Une autre spécificité est un recours fréquent à la consultation de pages Facebook : « murs », groupes, conversations privées ou collectives, etc. Loin de voir là quelque chose de nouveau ou particulièrement original, j’ai choisi d’utiliser Facebook comme un matériau des plus ordinaires, tout en tenant compte de ses caractéristiques :

– Une série de particularités réside dans la structuration des interactions qui résulte en général de la communication par messages à distance. L’un des traits principaux en est la possibilité de fuir une question ou une demande en se contentant de ne pas répondre69. Un autre est l’effet d’agrégation et de réification de la participation à un mouvement collectif (cf. chapitre 4) qui résulte des annonces sur le nombre de personnes participant à ceci ou likant cela. On évitera cependant de se perdre dans une sociologie du like qui recouvrirait du tout et du rien.
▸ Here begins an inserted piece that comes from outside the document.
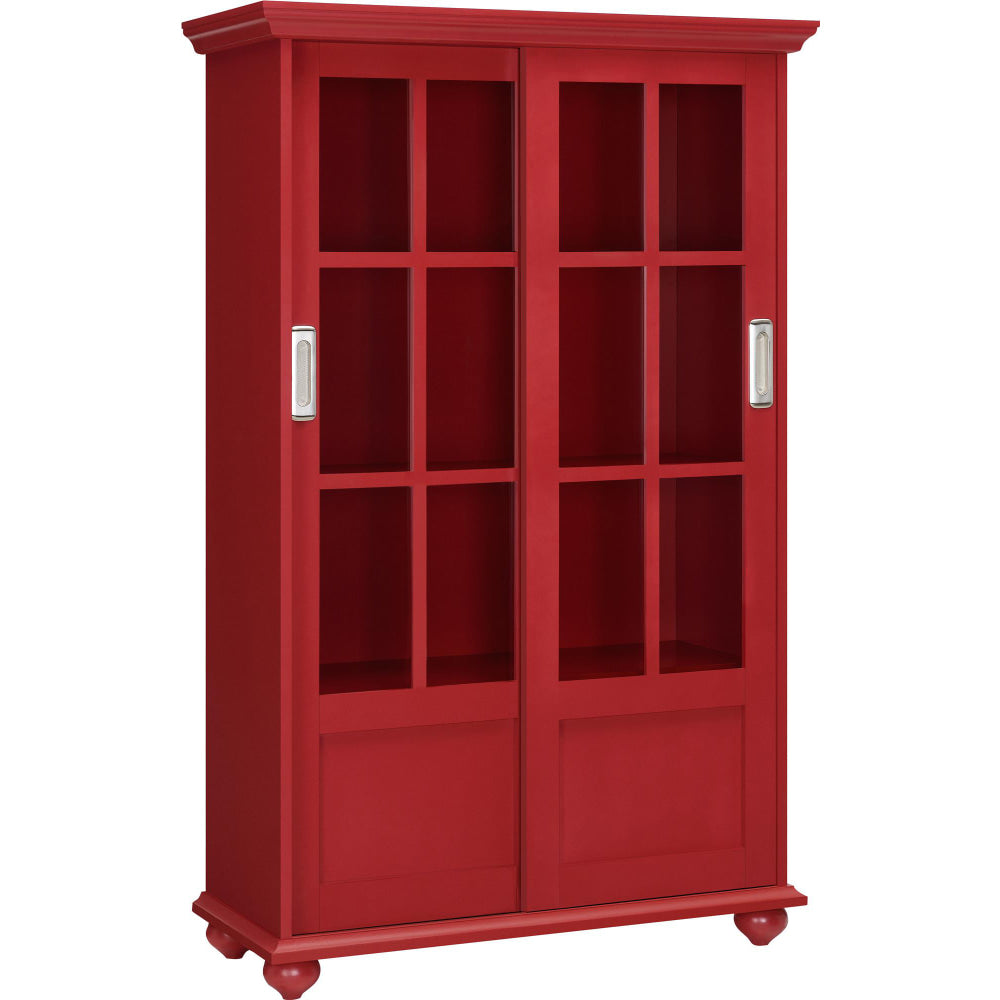 Ameriwood Home Aaron Lane 51inH 4-Shelf Bookcase, Red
69 La mention indiquant qu’un message a été « vu par » son destinataire est apparue sur Facebook pendant la période de

mon enquête « expérimentale ». Sa valeur ne doit pas être surinterprétée, notamment lorsque le message envoyé est long ou contient un lien vers une adresse internet comme ce sera parfois le cas, et que le destinataire peut avoir aperçu le message depuis un appareil mobile, sans l’avoir réellement lu.
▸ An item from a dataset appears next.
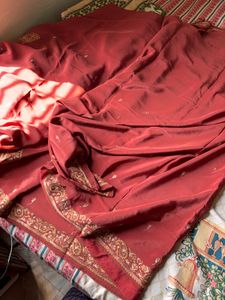 Pure Crepe Sozni handwork saree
– Mais si originalité il y a dans le recours à Facebook pour le chercheur, celle-ci réside surtout dans la grande richesse que constitue ce « lieu » d’accumulation de traces des échanges passés. Malgré les débats récents sur les limites et dérives de l’usage des big data70, les réseaux sociaux en ligne répondent en partie – même à l’échelle micro-sociologique – à ce qui fût longtemps le rêve de nombre de chercheurs : observer d’un lieu où, en plus de disposer d’informations générales sur les profils de certaines personnes, des échanges immédiats entre individus laissent des traces durables. Même si ces traces sont parfois altérées par des modifications ultérieures de forme ou de contenu, désirées ou non par les utilisateurs.

– Au fond, étudier Facebook rigoureusement consiste, comme pour l’étude de n’importe quel autre support visuel, à être attentif aux conditions de production et de réception des messages. Les deux aspects ont été traités principalement grâce aux entretiens et discussions, dans lesquels je mobilisais explicitement les messages inscrits sur Facebook par les enquêtés ou par d’autres pour les resituer dans le contexte71.

Les chapitres qui suivent s’appuieront sur les différents matériaux d’enquêtes que je viens d’évoquer. Les récits se concentreront parfois sur quelques personnages en particulier pour des raisons de lisibilité72. Des déséquilibres apparaîtront à certains endroits, certains modes d’enquête

étant plus adaptés à l’étude de tel aspect ou temporalité de l’action. Il est aisé de comprendre que les matériaux d’archives, par exemple, sont plus adéquats pour traiter de la construction historique d’un signe déclencheur. Les entretiens, malgré les reconstructions, apportent plus de données sur les préoccupations intimes des acteurs, et les échanges de messages en ligne fournissent des données sur leurs propres techniques de recherche d’informations préalables au passage à l’acte.